Generating code with Sourcegraph Cody on a scale

Please use this article only for learning purposes. Many risk aspects should be considered before using in real products

What is Cody?

Sourcegraph Cody is GenAI product which we are using in our team. This article is not promote the tool - but mainly to share the experience working with AI, the tooling for AI, and applying those tooling for specific goals. I'm quite sure there are plenty of other similar tools available and there will be many more.

Basically main Cody UI is not even the web app but VS Code extension. It's very similar to Co-pilot or another extensions.
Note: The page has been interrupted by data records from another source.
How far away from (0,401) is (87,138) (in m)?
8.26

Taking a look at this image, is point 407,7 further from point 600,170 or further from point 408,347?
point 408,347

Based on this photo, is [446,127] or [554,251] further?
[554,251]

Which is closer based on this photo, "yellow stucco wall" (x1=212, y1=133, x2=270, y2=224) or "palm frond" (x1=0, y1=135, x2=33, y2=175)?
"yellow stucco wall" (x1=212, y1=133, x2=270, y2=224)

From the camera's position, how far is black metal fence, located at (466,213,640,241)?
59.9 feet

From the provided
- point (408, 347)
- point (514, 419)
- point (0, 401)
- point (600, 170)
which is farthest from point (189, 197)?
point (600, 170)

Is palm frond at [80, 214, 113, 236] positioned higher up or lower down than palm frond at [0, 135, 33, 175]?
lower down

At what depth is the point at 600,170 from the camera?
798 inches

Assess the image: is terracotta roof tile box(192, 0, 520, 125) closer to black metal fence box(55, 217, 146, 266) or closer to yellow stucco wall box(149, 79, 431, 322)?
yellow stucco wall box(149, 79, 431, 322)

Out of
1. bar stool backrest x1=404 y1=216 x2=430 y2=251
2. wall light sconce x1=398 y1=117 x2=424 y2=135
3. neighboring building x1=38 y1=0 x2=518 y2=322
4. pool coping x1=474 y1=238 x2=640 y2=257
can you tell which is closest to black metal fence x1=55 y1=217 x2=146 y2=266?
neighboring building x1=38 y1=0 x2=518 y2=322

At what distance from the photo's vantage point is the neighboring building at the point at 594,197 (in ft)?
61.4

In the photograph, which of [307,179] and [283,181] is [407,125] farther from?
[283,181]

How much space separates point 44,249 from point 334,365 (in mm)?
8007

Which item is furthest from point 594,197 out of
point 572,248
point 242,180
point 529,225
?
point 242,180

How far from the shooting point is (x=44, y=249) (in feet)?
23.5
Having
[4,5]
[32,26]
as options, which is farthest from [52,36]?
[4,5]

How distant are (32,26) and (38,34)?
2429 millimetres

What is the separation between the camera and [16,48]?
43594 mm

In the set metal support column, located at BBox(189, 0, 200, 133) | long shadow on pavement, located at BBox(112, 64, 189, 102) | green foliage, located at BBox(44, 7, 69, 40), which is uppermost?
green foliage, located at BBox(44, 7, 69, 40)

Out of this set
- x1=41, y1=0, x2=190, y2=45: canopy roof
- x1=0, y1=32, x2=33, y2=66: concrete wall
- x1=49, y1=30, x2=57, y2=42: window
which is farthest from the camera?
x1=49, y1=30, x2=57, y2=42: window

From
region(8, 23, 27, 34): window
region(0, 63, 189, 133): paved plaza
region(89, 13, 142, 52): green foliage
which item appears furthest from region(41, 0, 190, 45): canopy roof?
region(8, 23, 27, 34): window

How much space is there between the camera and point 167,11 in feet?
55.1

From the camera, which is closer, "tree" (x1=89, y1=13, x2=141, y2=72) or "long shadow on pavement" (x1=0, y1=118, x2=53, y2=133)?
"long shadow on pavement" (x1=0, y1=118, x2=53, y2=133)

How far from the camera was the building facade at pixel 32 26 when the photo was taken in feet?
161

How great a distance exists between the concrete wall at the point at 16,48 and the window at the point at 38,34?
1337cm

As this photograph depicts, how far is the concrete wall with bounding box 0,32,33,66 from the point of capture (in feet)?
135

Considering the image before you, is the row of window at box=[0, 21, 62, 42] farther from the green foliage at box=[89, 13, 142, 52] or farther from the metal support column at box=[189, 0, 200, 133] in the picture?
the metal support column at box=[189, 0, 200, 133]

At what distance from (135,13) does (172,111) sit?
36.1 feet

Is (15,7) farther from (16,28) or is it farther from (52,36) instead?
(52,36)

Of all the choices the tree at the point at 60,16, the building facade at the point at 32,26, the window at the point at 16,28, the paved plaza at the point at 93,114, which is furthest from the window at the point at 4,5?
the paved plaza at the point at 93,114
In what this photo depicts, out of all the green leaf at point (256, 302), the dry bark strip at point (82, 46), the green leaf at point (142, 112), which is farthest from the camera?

Basically you do almost same as in chatGPT but it is also integrated with your code. There are even alternative IDEs like Cursor AI which are doing similar things in own IDE, not as extension.


example of UI

Few years back I could only dream about something like this but having it now I started feeling like I want more, way more than this. I want to be able to write scripts, prompts, CI/CD pipelines and use AI features from there. The main tool to achieve this is API of course - it delivers all available features, can be called in complex scenarios, including streaming large files, parallel runs and all other cool stuff. But at the same time it comes with a cost of development and complexity of your solution. What can be the alternative? Usually is CLI.


What is Cody CLI?

Luckily Cody also comes not only with API but with CLI which despite being experimental is quite useful already.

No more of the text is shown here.